At least that's what a lot of Christine Bisbee's students believe - before she convinces them otherwise.


Bisbee is the resident instructor at The Chocolate Duck, a vast confectionery-supply store in Farmingdale, N.Y., that her parents, Harry and Pauline Cohen, have owned since 1986.


The average cookie maker, she said, "thinks that candy is a whole other ball of wax. But I tell them that in some ways, it's easier than baking - it's just a question of knowing some simple rules."


She started with homemade marshmallows, the rare candy that requires no candy thermometer. For the holidays, instead of cutting them into squares, Bisbee cuts the marshmallows out with Christmas cookie cutters. Then she either rolls them in confectioners' sugar or dips them in melted chocolate.


Chocolate and chopped candy canes are the only two ingredients needed for peppermint bark. But it is crucial that whichever variety of chocolate you use (white, milk or dark), it must be a designated "melting chocolate."


Most consumer chocolate, Bisbee explained, from the lowliest Hershey bar to the most exalted ingot of Valrhona, is what the industry terms "couverture" or "coating chocolate."Because of the capricious nature of cocoa butter, couverture chocolate must be "tempered" through an involved operation of heating and cooling.

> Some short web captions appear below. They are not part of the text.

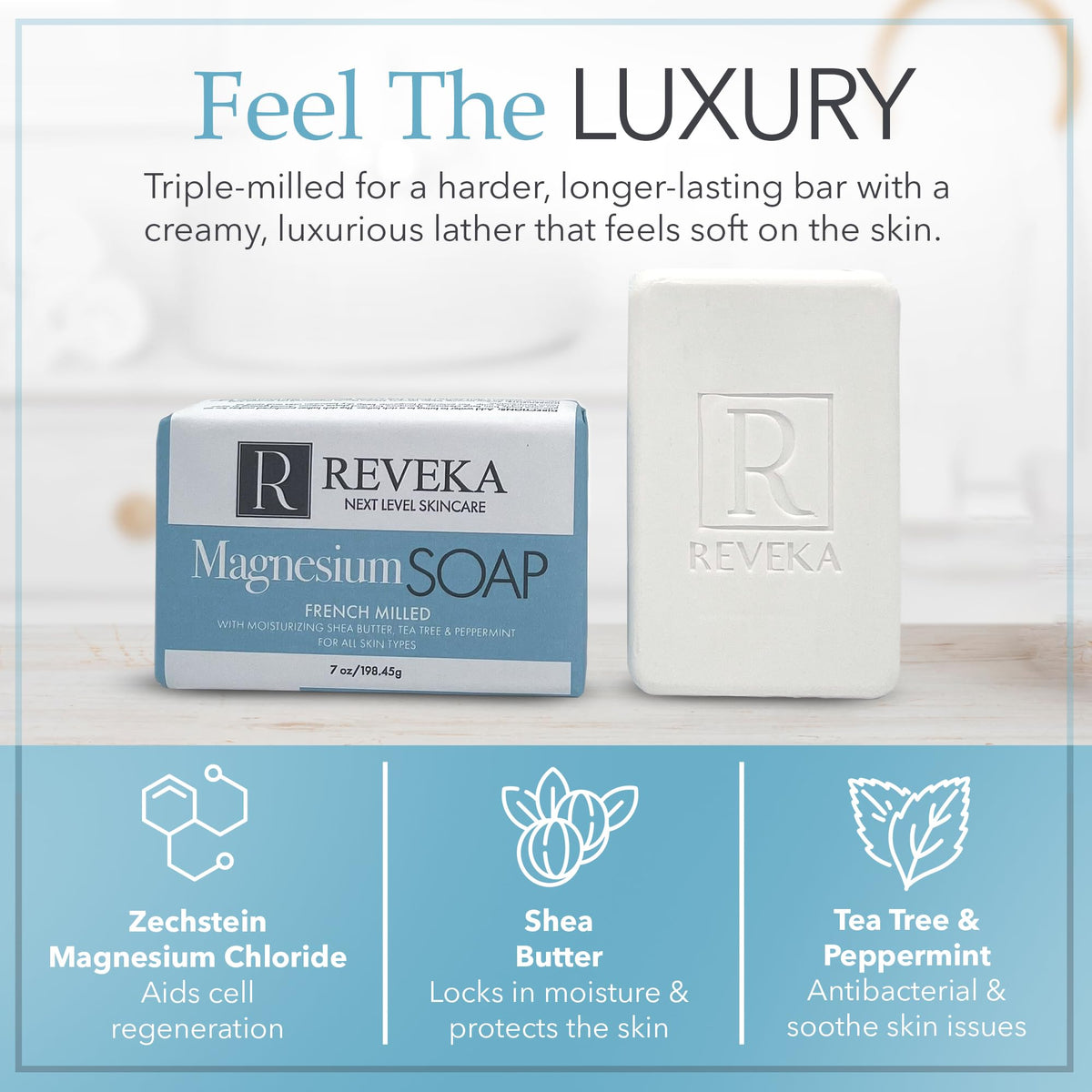 Reveka Skincare tea-tree image emphasizes cleansing with soothing benefits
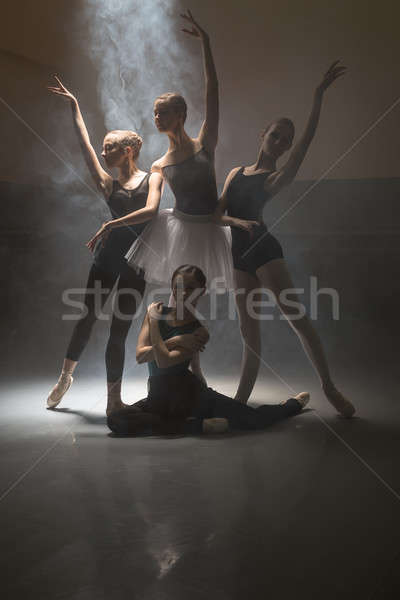 Ballerinas' quartet in class room Stock photo © bezikus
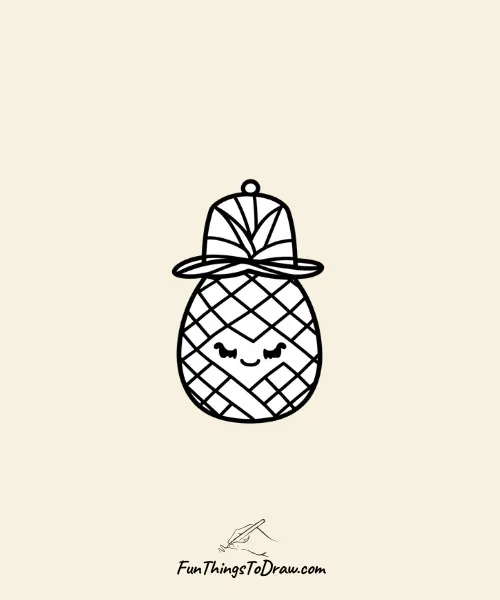 Pineapple with a Hat Drawing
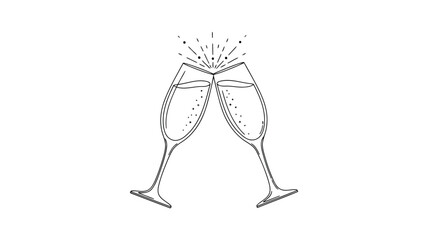 Celebratory champagne glasses clinking together in festive toast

A much easier alternative is the use of melting chocolate (also called confectionery coating or summer coating) in which the cocoa butter has been replaced by vegetable shortening.

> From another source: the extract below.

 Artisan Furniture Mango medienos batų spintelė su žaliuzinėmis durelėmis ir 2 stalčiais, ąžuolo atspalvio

The result is a product that can be melted, poured and molded with no loss of texture or flavor.


Bisbee has a shortcut for preparing pecan rolls: Instead of making caramel from scratch - a notoriously tricky proposition - she melts down a pound of commercial caramel candies.

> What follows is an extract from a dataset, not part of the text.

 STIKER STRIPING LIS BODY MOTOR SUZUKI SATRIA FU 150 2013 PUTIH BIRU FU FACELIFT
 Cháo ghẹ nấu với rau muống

The most challenging candy Bisbee demonstrated was almond brittle. Here, sugar is heated until it reaches 300 degrees, at which point the almonds are stirred in and the mixture must be immediately poured onto a lined baking sheet and spread out before it begins to set.


The result, a sophisticated, bittersweet, entirely grown-up treat, well worth the effort.


Bisbee rarely has time to make holiday candy for herself; along with Easter, this is the Chocolate Duck's busiest time of year. While she chopped and stirred and rolled, two other employees, Elizabeth Festa and Josephine Taglienti, were occupied with seasonal tasks: piping white chocolate "snow" trim onto dark chocolate sleighs, filling plastic boot-shaped molds with just the right amount of chocolate, placing them in the freezer, then taking them out and filling them again.